-- START OF Input material --

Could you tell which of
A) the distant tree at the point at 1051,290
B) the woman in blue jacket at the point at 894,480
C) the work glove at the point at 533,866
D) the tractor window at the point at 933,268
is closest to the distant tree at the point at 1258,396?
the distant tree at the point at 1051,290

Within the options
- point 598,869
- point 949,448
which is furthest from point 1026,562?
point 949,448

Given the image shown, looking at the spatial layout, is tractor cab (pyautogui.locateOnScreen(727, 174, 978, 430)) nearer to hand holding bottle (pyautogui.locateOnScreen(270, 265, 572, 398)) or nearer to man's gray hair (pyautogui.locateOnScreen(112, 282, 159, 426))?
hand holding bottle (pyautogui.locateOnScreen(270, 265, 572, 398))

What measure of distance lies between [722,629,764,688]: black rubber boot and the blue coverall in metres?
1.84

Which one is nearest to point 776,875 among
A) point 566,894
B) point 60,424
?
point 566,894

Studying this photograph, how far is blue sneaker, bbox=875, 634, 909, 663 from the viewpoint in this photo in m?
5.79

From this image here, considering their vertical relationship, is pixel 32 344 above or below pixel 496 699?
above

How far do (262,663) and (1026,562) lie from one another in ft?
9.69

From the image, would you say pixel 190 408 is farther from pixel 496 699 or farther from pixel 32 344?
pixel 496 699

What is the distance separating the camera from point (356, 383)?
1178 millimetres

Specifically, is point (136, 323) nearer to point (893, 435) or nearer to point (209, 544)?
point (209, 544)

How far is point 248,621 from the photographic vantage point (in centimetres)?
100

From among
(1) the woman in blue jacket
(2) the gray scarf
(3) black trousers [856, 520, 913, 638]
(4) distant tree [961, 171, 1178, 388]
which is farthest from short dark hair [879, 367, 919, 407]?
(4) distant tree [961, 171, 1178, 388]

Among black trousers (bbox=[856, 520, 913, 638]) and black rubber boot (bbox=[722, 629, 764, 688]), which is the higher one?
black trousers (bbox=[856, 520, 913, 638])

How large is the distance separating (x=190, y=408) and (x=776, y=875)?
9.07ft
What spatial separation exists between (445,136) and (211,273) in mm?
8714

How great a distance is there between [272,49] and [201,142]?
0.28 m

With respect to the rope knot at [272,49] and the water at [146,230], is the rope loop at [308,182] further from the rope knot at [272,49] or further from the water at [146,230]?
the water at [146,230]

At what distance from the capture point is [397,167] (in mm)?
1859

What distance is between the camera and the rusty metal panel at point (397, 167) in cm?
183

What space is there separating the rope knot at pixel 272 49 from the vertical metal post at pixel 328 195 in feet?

-- END OF Input material --

Transcribe the records above, word for word, from their first line through the line containing "1178 millimetres", including both of those lines.

### [Solution for this problem]
Could you tell which of
A) the distant tree at the point at 1051,290
B) the woman in blue jacket at the point at 894,480
C) the work glove at the point at 533,866
D) the tractor window at the point at 933,268
is closest to the distant tree at the point at 1258,396?
the distant tree at the point at 1051,290

Within the options
- point 598,869
- point 949,448
which is furthest from point 1026,562?
point 949,448

Given the image shown, looking at the spatial layout, is tractor cab (pyautogui.locateOnScreen(727, 174, 978, 430)) nearer to hand holding bottle (pyautogui.locateOnScreen(270, 265, 572, 398)) or nearer to man's gray hair (pyautogui.locateOnScreen(112, 282, 159, 426))?
hand holding bottle (pyautogui.locateOnScreen(270, 265, 572, 398))

What measure of distance lies between [722,629,764,688]: black rubber boot and the blue coverall in metres?
1.84

Which one is nearest to point 776,875 among
A) point 566,894
B) point 60,424
?
point 566,894

Studying this photograph, how far is blue sneaker, bbox=875, 634, 909, 663 from the viewpoint in this photo in m?
5.79

From this image here, considering their vertical relationship, is pixel 32 344 above or below pixel 496 699?
above

How far do (262,663) and (1026,562) lie from one another in ft?
9.69

From the image, would you say pixel 190 408 is farther from pixel 496 699 or farther from pixel 32 344?
pixel 496 699

What is the distance separating the camera from point (356, 383)?
1178 millimetres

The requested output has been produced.